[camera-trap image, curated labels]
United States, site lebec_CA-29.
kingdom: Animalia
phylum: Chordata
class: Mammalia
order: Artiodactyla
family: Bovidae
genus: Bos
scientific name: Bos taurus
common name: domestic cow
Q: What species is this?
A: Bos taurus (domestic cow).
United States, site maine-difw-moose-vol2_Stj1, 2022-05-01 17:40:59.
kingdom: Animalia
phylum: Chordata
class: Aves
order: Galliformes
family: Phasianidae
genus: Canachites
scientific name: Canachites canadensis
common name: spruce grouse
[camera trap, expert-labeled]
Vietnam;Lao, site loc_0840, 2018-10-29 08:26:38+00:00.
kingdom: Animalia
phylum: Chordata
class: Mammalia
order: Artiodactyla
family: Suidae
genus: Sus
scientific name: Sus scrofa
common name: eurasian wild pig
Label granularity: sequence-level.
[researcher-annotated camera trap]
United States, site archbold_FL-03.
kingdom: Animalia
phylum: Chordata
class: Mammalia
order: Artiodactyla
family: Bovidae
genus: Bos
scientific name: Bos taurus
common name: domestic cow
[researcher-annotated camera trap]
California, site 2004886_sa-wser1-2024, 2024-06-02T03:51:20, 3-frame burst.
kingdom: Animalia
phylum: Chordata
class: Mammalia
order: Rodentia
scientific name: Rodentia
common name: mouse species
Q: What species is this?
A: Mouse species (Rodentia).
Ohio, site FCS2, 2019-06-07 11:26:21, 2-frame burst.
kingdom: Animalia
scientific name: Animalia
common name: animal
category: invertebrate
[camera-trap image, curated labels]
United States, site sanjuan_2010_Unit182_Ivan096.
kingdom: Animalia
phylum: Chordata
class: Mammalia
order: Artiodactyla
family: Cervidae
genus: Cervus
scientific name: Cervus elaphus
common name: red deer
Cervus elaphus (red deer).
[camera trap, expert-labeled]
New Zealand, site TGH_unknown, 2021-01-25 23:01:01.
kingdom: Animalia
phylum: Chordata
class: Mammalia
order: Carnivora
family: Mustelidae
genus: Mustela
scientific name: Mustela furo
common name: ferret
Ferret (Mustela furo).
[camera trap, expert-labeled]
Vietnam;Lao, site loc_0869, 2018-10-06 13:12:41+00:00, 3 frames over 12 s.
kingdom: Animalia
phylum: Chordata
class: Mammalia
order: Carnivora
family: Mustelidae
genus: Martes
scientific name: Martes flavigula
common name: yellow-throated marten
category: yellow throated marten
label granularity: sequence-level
···
Repeat the whole listing word for word.

[camera-trap image, curated labels]
United States, site lebec_CA-29.
kingdom: Animalia
phylum: Chordata
class: Mammalia
order: Artiodactyla
family: Bovidae
genus: Bos
scientific name: Bos taurus
common name: domestic cow
Q: What species is this?
A: Bos taurus (domestic cow).
United States, site maine-difw-moose-vol2_Stj1, 2022-05-01 17:40:59.
kingdom: Animalia
phylum: Chordata
class: Aves
order: Galliformes
family: Phasianidae
genus: Canachites
scientific name: Canachites canadensis
common name: spruce grouse
[camera trap, expert-labeled]
Vietnam;Lao, site loc_0840, 2018-10-29 08:26:38+00:00.
kingdom: Animalia
phylum: Chordata
class: Mammalia
order: Artiodactyla
family: Suidae
genus: Sus
scientific name: Sus scrofa
common name: eurasian wild pig
Label granularity: sequence-level.
[researcher-annotated camera trap]
United States, site archbold_FL-03.
kingdom: Animalia
phylum: Chordata
class: Mammalia
order: Artiodactyla
family: Bovidae
genus: Bos
scientific name: Bos taurus
common name: domestic cow
[researcher-annotated camera trap]
California, site 2004886_sa-wser1-2024, 2024-06-02T03:51:20, 3-frame burst.
kingdom: Animalia
phylum: Chordata
class: Mammalia
order: Rodentia
scientific name: Rodentia
common name: mouse species
Q: What species is this?
A: Mouse species (Rodentia).
Ohio, site FCS2, 2019-06-07 11:26:21, 2-frame burst.
kingdom: Animalia
scientific name: Animalia
common name: animal
category: invertebrate
[camera-trap image, curated labels]
United States, site sanjuan_2010_Unit182_Ivan096.
kingdom: Animalia
phylum: Chordata
class: Mammalia
order: Artiodactyla
family: Cervidae
genus: Cervus
scientific name: Cervus elaphus
common name: red deer
Cervus elaphus (red deer).
[camera trap, expert-labeled]
New Zealand, site TGH_unknown, 2021-01-25 23:01:01.
kingdom: Animalia
phylum: Chordata
class: Mammalia
order: Carnivora
family: Mustelidae
genus: Mustela
scientific name: Mustela furo
common name: ferret
Ferret (Mustela furo).
[camera trap, expert-labeled]
Vietnam;Lao, site loc_0869, 2018-10-06 13:12:41+00:00, 3 frames over 12 s.
kingdom: Animalia
phylum: Chordata
class: Mammalia
order: Carnivora
family: Mustelidae
genus: Martes
scientific name: Martes flavigula
common name: yellow-throated marten
category: yellow throated marten
label granularity: sequence-level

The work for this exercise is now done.